John F. Simon Jr.
Color Panel v1.0
1999
Not on view
Date
1999
Classification
Digital Art
Medium
Software, modified Apple Macintosh Powerbook 280c, and acrylic (plastic)
Dimensions
Overall: 13 1/2 × 10 1/2 × 3in. (34.3 × 26.7 × 7.6 cm)
Accession number
99.88a-c
Edition
3/12
Credit line
Whitney Museum of American Art, New York; purchase, with funds from the Painting and Sculpture Committee
Rights and reproductions
© 1999 John F. Simon Jr.
Displayed on a flat-panel computer screen, Color Panel v1.0 is an artwork in the form of a computer program. The software, which John Simon wrote himself, “controls the screen, draws the composition, picks the colors, moves the colors,” producing constantly evolving compositions of squares and rectangles that deliberately evoke early modernist geometric abstraction.
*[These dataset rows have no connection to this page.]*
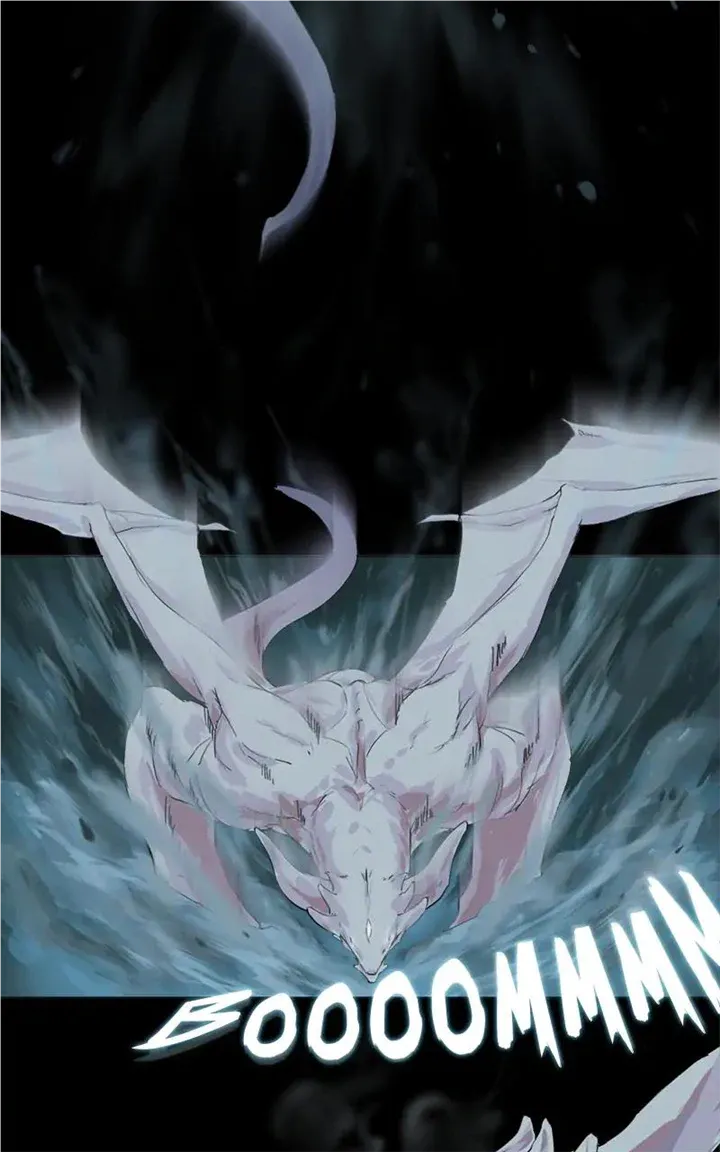 Read I am the Final Boss chapter 5.1 image 12 on Lezhin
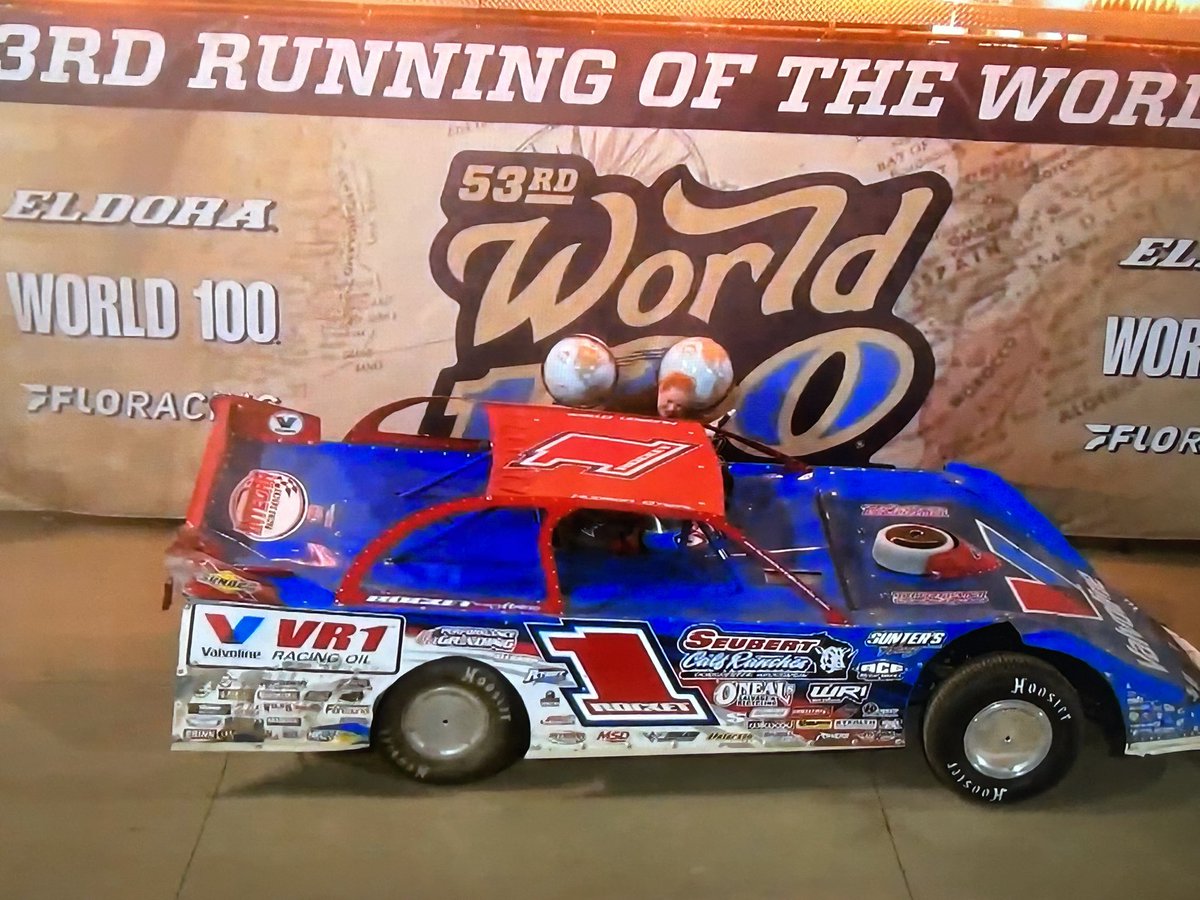 Chad Prunty tweet media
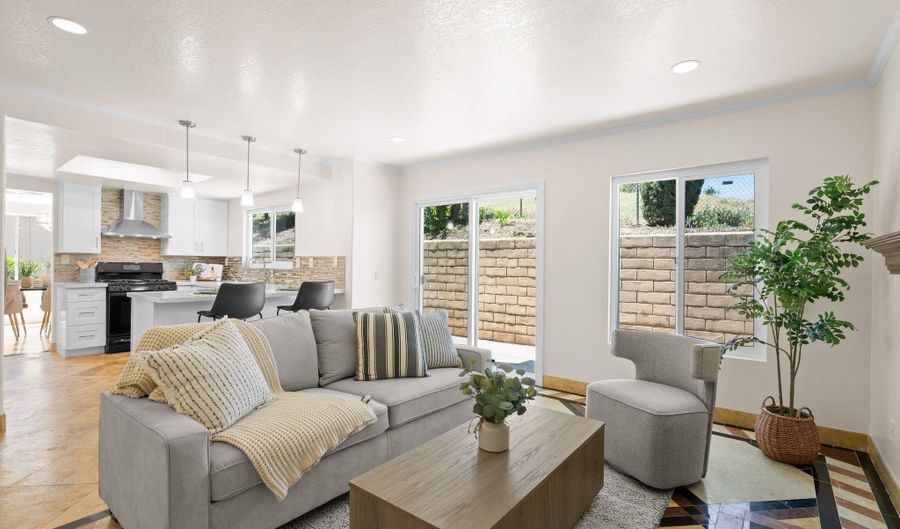 1669 Lisbon Pl, Escondido, CA 92029 - 4 Beds, 3 Bath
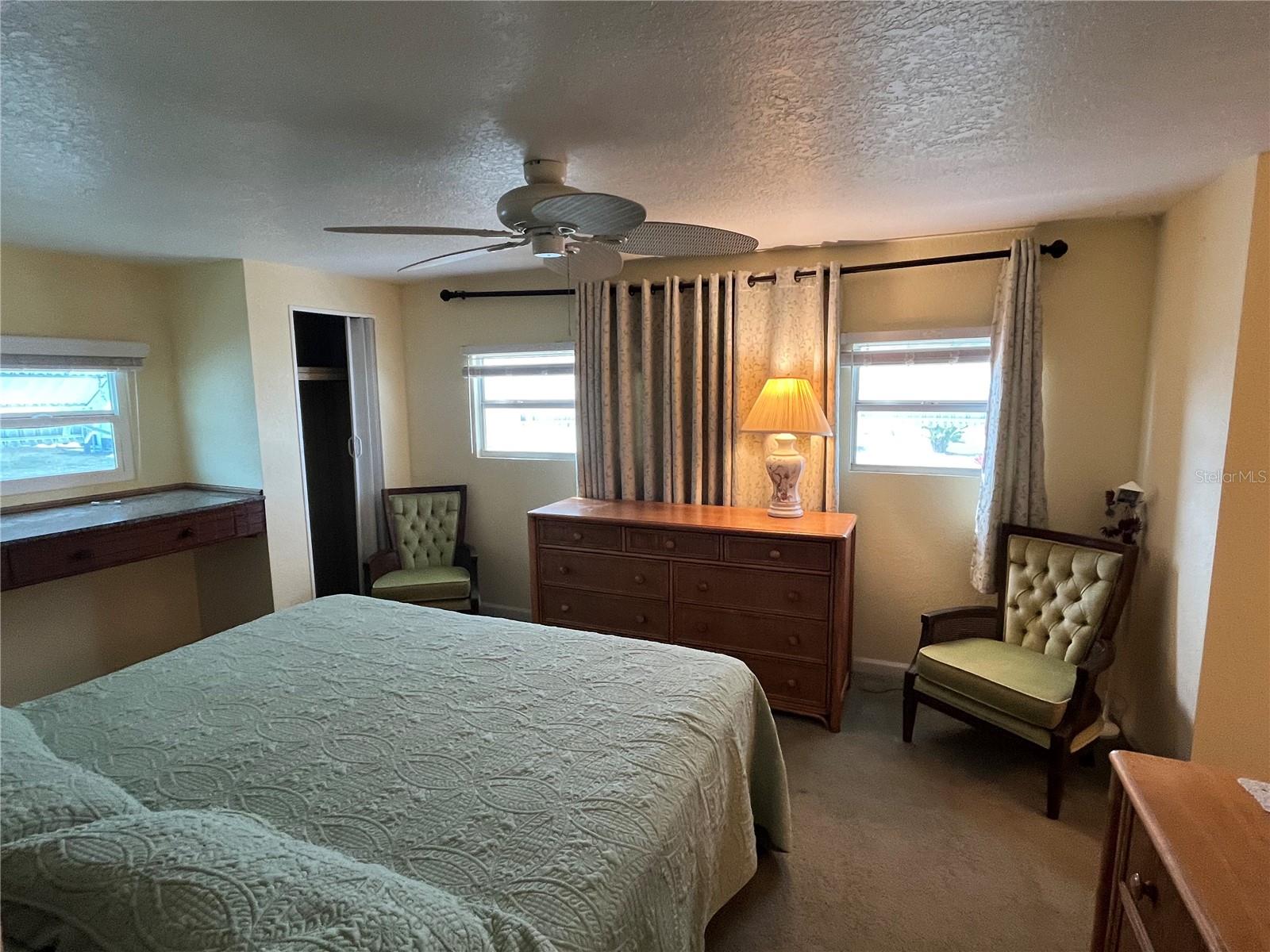 VENICE ISLE - Residential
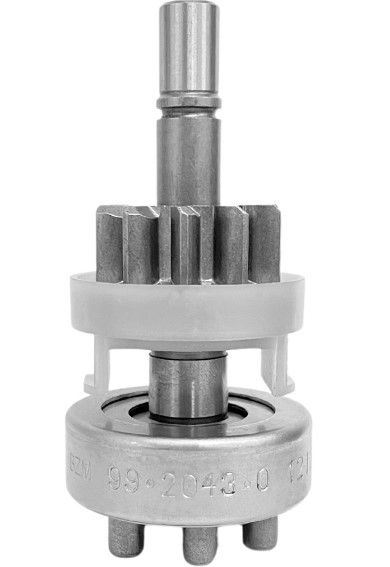 BZM2043 BENDIX PT. DENSO COROLLA/COROLLA CROSS 10D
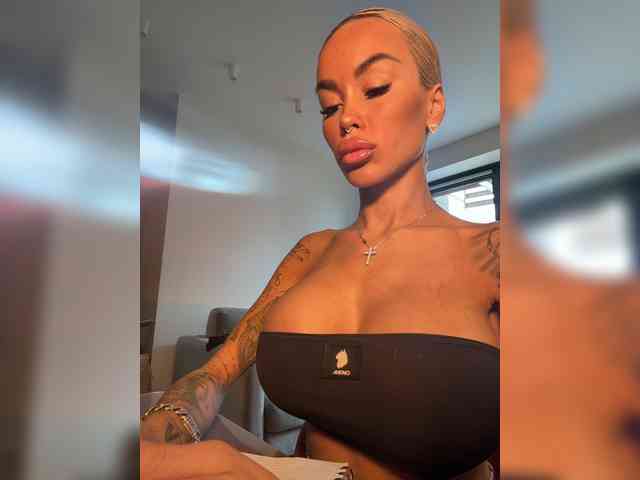Maria_Magdaleena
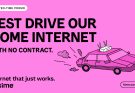 Time Internet Introduces Malaysia’s True No Contract Fibre Internet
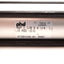 New – Open box PHD AVP 1 1/8 X 4 1/4 Pneumatic Cylinder 1.125" Bore, 4.25" Stroke, 1/8" NPT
Simon cites the influence of Johannes Itten and Josef Albers, teachers at the Bauhaus in Germany in the 1920s and 1930s, who explored the apparent changes in hue caused by placing different colors next to each other. To this phenomenon, Color Panel v1.0 adds the element of time and, crucially, of endless variation: its beginning is variable, and its sequences never repeat, progressing over a time frame that approaches eternity. v1.0 in the title stands for the first version of the software that Simon used to create the work.